Vinge, of course, had not been the earliest theorist to envision a concept similar to our modern ideas about transhumanism and technological singularity. While there had been many others to offer such similar ideas over the years, if we look a bit less than a decade prior to Vinge’s discussion of Singularity, we again find references to a remarkably similar concept that appeared in the work of computer scientist and aerial phenomena researcher Jacques Vallee.

A 1975 essay, co authored with Vallee’s associate Francois Meyer, appeared in the journal Technological Forecasting and Social Change, under the title “The Dynamics of Long-Term Growth”. Here, a handful of notions similar to those expressed by modern transhumanist advocates like Ray Kurzweil had already been present, in relation to the long-term growth of human technological systems occurring at a greater-than exponential rate. Though the term “Singularity” was never used specifically, Vallee, like Kurzweil, predicted that some time in the first half of the twenty-first century, we would see the rate of growth of technology begin to expand so quickly that a sort of “singular point” would be reached.

Jacques Vallee

Jacques Vallee

Vallee feared this could have grim consequences, however, especially when paired alongside steady increases in population growth over time.
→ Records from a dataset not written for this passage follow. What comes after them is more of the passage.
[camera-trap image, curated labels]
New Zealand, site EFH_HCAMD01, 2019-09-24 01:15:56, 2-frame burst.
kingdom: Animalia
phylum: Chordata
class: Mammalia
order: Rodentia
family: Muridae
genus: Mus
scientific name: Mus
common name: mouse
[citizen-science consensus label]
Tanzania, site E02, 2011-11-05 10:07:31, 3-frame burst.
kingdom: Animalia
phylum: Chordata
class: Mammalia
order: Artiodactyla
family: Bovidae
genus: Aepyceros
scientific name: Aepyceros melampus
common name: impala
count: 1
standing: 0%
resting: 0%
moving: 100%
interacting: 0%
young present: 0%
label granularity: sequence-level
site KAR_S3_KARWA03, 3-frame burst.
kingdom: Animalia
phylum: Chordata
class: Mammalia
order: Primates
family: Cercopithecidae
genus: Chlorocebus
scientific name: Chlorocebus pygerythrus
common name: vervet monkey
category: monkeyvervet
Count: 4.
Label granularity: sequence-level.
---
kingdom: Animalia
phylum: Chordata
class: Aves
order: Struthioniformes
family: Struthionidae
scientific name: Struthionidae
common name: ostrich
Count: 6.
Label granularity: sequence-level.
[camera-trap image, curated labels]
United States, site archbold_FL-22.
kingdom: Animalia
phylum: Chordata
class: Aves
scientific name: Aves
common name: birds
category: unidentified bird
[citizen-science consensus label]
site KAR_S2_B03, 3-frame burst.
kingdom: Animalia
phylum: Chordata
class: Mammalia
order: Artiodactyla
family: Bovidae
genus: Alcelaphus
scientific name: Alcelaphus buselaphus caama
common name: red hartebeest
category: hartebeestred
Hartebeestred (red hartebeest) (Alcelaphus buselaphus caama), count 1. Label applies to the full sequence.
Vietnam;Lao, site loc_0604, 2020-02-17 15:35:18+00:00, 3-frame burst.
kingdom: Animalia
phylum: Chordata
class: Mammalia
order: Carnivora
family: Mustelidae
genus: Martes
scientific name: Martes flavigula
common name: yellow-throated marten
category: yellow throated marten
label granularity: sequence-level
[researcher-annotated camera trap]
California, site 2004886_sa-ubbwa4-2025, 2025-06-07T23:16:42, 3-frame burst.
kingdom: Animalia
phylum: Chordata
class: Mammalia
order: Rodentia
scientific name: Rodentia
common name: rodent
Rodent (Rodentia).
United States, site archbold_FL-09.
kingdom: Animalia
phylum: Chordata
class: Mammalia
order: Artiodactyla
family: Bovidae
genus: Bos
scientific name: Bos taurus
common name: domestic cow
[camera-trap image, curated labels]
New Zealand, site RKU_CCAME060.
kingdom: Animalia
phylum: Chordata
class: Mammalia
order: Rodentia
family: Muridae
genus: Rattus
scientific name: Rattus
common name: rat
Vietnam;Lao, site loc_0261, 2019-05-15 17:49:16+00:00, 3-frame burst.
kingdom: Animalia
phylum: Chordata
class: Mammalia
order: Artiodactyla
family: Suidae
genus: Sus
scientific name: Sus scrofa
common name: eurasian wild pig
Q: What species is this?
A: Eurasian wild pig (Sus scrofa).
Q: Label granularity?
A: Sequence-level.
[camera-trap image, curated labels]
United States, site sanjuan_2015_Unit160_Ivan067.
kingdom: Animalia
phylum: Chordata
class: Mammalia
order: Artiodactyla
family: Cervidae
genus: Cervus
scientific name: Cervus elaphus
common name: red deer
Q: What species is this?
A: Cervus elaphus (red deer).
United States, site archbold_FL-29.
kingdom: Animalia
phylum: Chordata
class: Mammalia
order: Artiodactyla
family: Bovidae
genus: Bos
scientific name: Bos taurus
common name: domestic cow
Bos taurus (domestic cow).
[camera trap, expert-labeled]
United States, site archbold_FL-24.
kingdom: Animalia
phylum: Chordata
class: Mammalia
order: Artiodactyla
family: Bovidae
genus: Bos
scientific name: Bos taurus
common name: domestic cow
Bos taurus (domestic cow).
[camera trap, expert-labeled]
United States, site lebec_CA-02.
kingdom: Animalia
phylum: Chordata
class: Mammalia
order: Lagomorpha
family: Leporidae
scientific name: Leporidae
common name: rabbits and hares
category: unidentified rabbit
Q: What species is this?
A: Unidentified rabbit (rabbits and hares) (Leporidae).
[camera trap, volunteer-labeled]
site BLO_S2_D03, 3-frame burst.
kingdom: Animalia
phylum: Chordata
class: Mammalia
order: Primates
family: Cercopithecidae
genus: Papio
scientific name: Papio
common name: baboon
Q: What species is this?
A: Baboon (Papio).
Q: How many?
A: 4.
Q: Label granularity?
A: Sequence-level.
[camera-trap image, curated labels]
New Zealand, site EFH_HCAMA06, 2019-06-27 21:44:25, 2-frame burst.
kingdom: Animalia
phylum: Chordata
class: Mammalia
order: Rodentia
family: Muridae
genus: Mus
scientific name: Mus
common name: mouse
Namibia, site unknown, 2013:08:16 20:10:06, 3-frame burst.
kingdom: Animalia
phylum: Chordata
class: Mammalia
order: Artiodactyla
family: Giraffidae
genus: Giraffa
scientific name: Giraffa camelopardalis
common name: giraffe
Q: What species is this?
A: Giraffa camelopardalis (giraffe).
Specifically, Vallee and Meyer estimated that the target year for this transitional singularity would occur in 2026, whereas in his book The Singularity is Near, Kurzweil places his forecast for what he calls “the knee of the curve” at a point occurring just three years later.

Unlike the more optimistic attitudes toward Singularity expressed by Kurzweil and many in the transhumanist camp today, Vallee and Meyer’s paper had taken a more concerned and skeptical stance, stating that, “the forecast of infinite growth in a finite time interval is absurd. All we can expect of these developments is that some damping effect will take place very soon. The only question is whether this will be accomplished through ‘soft regulation’ or catastrophe.”

One could speculate as to what the authors may have meant by the use of such terms as “soft regulation” paired with “catastrophe.” Had this been a nod to ideas of an Orwellian system that involves micro-management of a populace, or perhaps long-term geo-economic collapse that would stem from issues surrounding overpopulation, combined with the poor management of our banking systems? More likely, Vallee and Meyer had been alluding to an eventual necessity for rationing of resources, in addition to examining conditions pertaining to population in intelligent ways (however controversial the subject of “population control” may have been, and in fact, still is today).

Catastrophe might also represent things less akin to influences from within the State; perhaps the harmful after-effects of intense coronal mass ejections produced by the Sun, or even an asteroid impact, would qualify within the scope of those dangers emanating from nature itself.

Vallee and Meyer’s final statement is perhaps the most cryptic: “It is clear that the rate of growth must eventually decrease. A discussion of the mechanism through which this decrease will take place is beyond the scope of the present study.” It is not difficult to imagine moderate ways the authors might have surmised such “mechanism”, particularly within the modern sphere of concern surrounding themes like world population growth, climate change, and other related topics.

Vernor Vinge was less nebulous when he outlined is ideas on Singularity for Omni magazine back in January 1983, where he said, “To write a (science fiction) story set more than a century hence, one needs a nuclear war in between … so that the world remains intelligible.”

It stands to reason that our long-term forecasts for growth truly may be nearly inseparable from certain dangers to humanity that are equally likely to arise in the coming years. Despite our technological innovations of the modern era, will such advances be able to keep up with problems such as population growth, mass extinctions, and other plausible, if not inevitable, dangers?